The South African data also show that in the previous 12 months, 20.8% of first year students had experienced anxiety and 13.6% had experienced depression. With approximately one third of students reporting symptoms of psychological distress in the previous year. This is concerning because our study found that students’ thoughts about suicide tended to start if they had a mental health problem such as depression or anxiety.
Mental health and suicidal thoughts
We found that 30.6% of students had thoughts of suicide in the past 12 months, 16.6% had made a suicide plan and 2.4% had attempted suicide. These rates are markedly higher than those found in the country’s general population. These are also marginally higher than rates typically found among students in other parts of the world. There are no accurate data about the number of students in South Africa who complete suicide. But anecdotal evidence suggests that deaths as a result of suicide among students in South Africa are also a cause for concern.
Most students in our study were between 18 and 21 years old. But those with suicidal thoughts and behaviours reported that these problems started when they were around 15 or 16 years of age. The onset of suicidality prior to age 11 was very low but increased sharply up to age 18. After that there was a marked decline in onset. Less than 15% of students reported that their suicidality started after they were 18 years old.
More than half (57.2%) of students who’d had thoughts of suicide in the past 12 months went on to make a suicide plan. And 19.1% of those who made a plan went on to attempt suicide.
The most common risk factors for suicide include untreated mental health problems, social isolation, financial difficulties, hazardous substance use and interpersonal conflict.

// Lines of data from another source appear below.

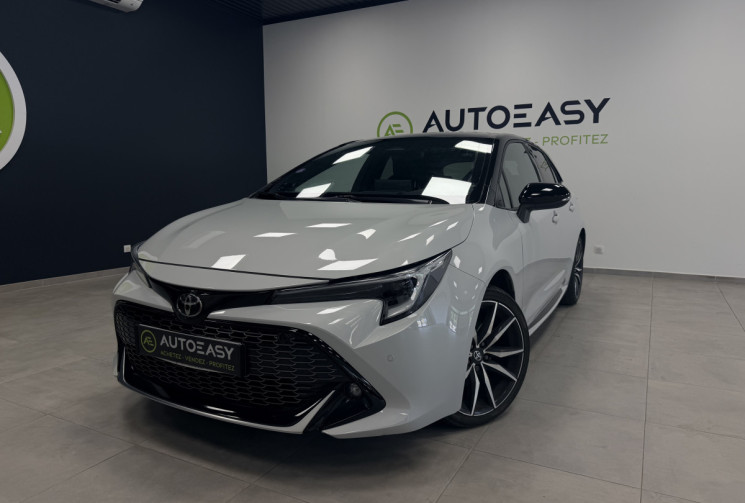 Toyota Corolla 2.0 VVT-i 196 ch HEV GR Sport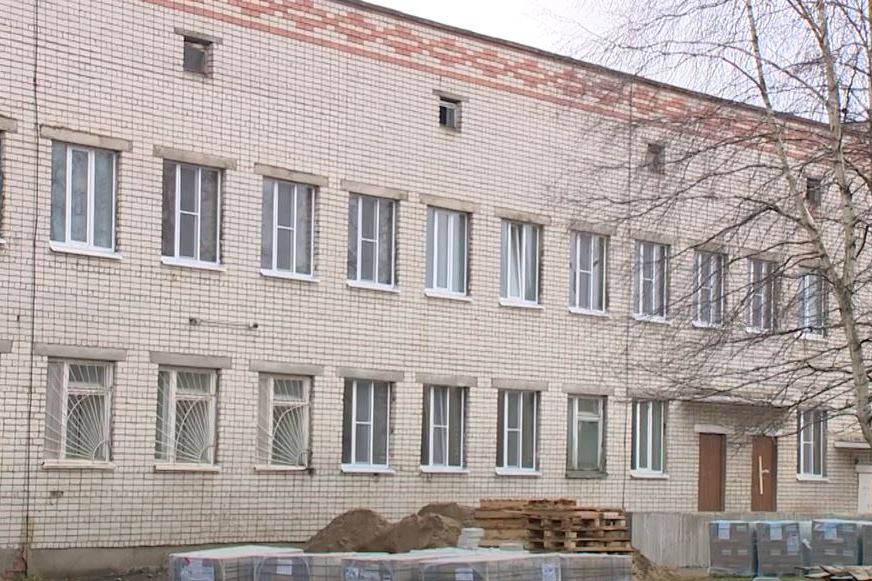 В Переславской больнице готовят к открытию новое отделение для больных коронавирусом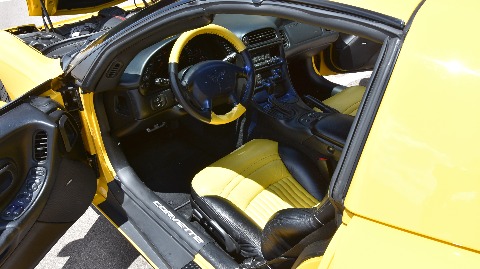 2001 Chevrolet Corvette image 70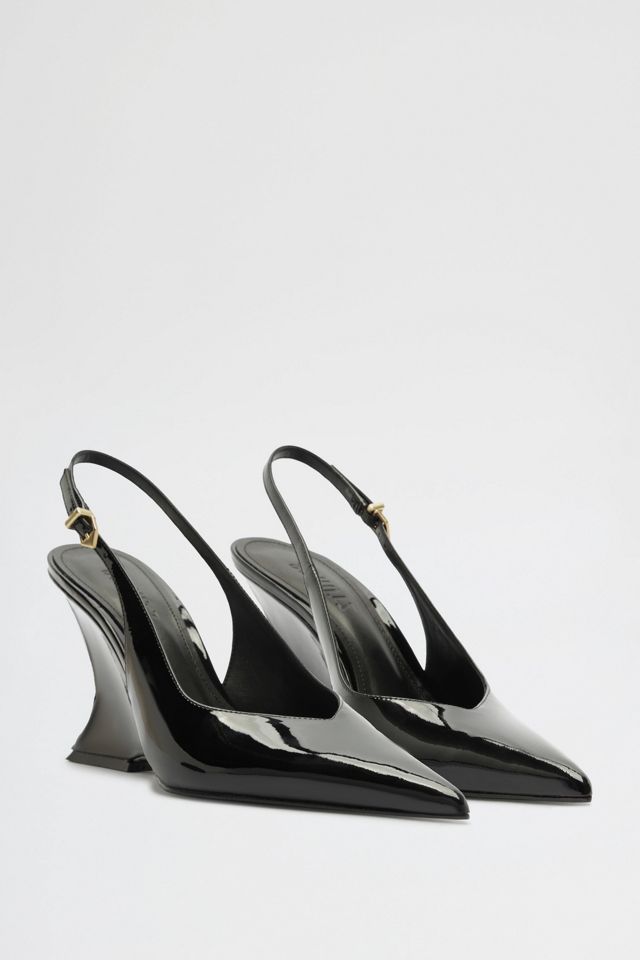 Schutz Siena Wedge Heel #1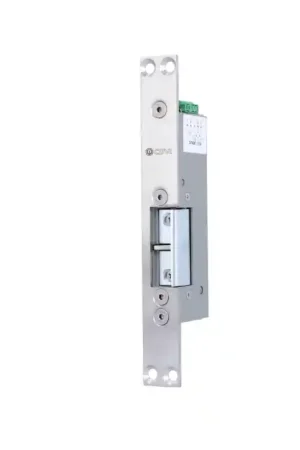 Veiligheidssluitplaat houdkracht 750 kg, 24V Din, links Superprijs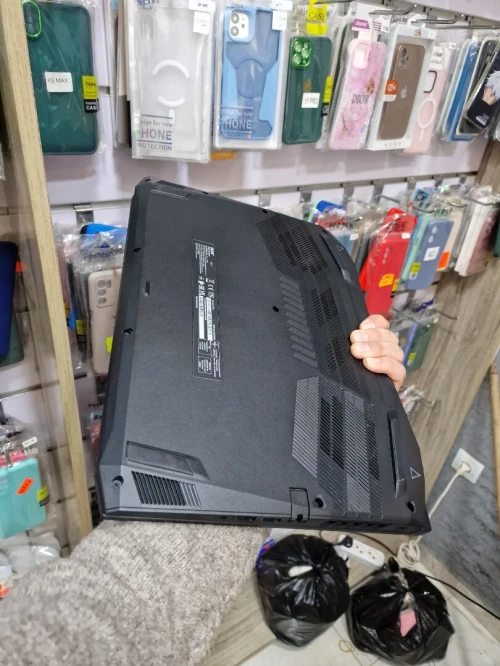 Nitro 5 i7-11800H RTX 3070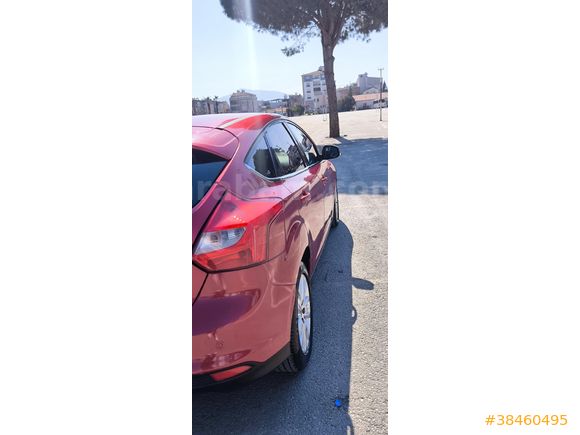 Ford Focus 1.6 TDC Değişensiz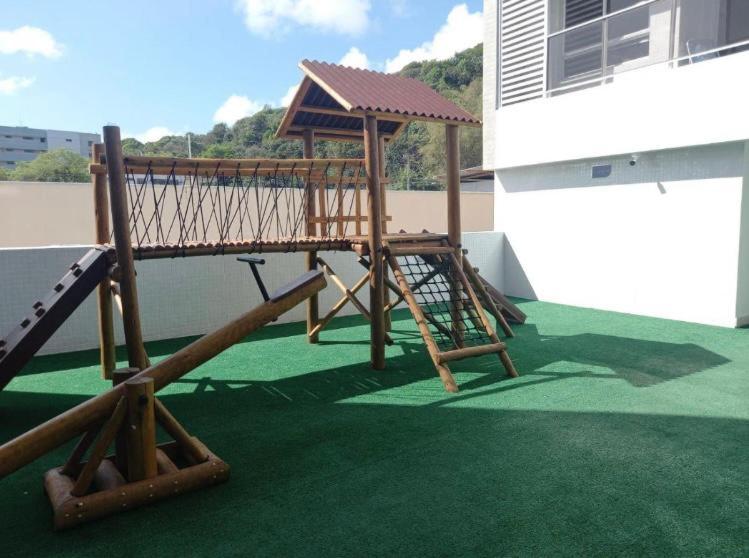Apt beira-mar Cabo Branco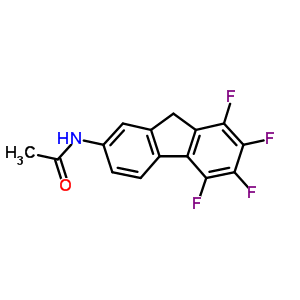 CAS No 17698-88-3  Molecular Structure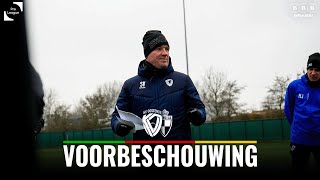 VOORBESCHOUWING  KV Oostende  Lierse Kempenzonen [upl. by Enajyram]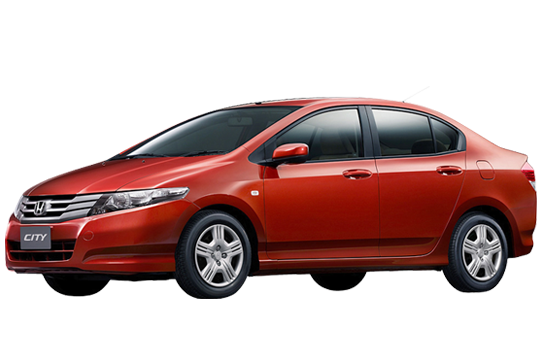 Honda City For Rent In Hyderabad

Feeling hopeless, ashamed, powerless and trapped also increase the risk of suicide, particularly if these painful feelings are unbearable and appear to have no end.
Suicidal behaviour is also sometimes associated with impulsivity and impaired problem solving skills.
Because of the link between mental health problems like depression and anxiety and thoughts of suicide, it’s important to promote student mental health as part of campus-based suicide prevention programmes. This is particularly important given the poor access to mental health services in South Africa, and the fact that less than a third of students who need psychological support receive the care they need.
More research in South Africa is needed to ensure that suicide prevention strategies are correctly tailored and focused to reach students most at risk. This is important given that mental health resources in South Africa are scarce and universities in the country face considerable resource constraints.
Universities South Africa, an organisation representing South Africa’s universities, recognised the need for action in this area and initiated a national student mental health survey. This research is being funded by the South African Medical Research Council and will be completed this year. The evidence it provides could form the basis of a more scientific approach to promoting student mental health in South Africa and reducing rates of suicide.
Suicide is preventable and effective treatments do exist. It is not always easy to identify someone who is as risk of suicide just from the way they speak or act. But common warning signs include talking about death and expressing hopelessness or unbearable pain. Withdrawing and isolating oneself may also signal danger, especially if the person has a history of previous suicide attempts or substance use.
Help is available. If you are feeling suicidal talk to someone about it, stay connected to others and reach out for help. In a suicidal crisis you should contact your doctor or consult a mental health professional. Life Line and the South African Depression and Anxiety Group also offer support.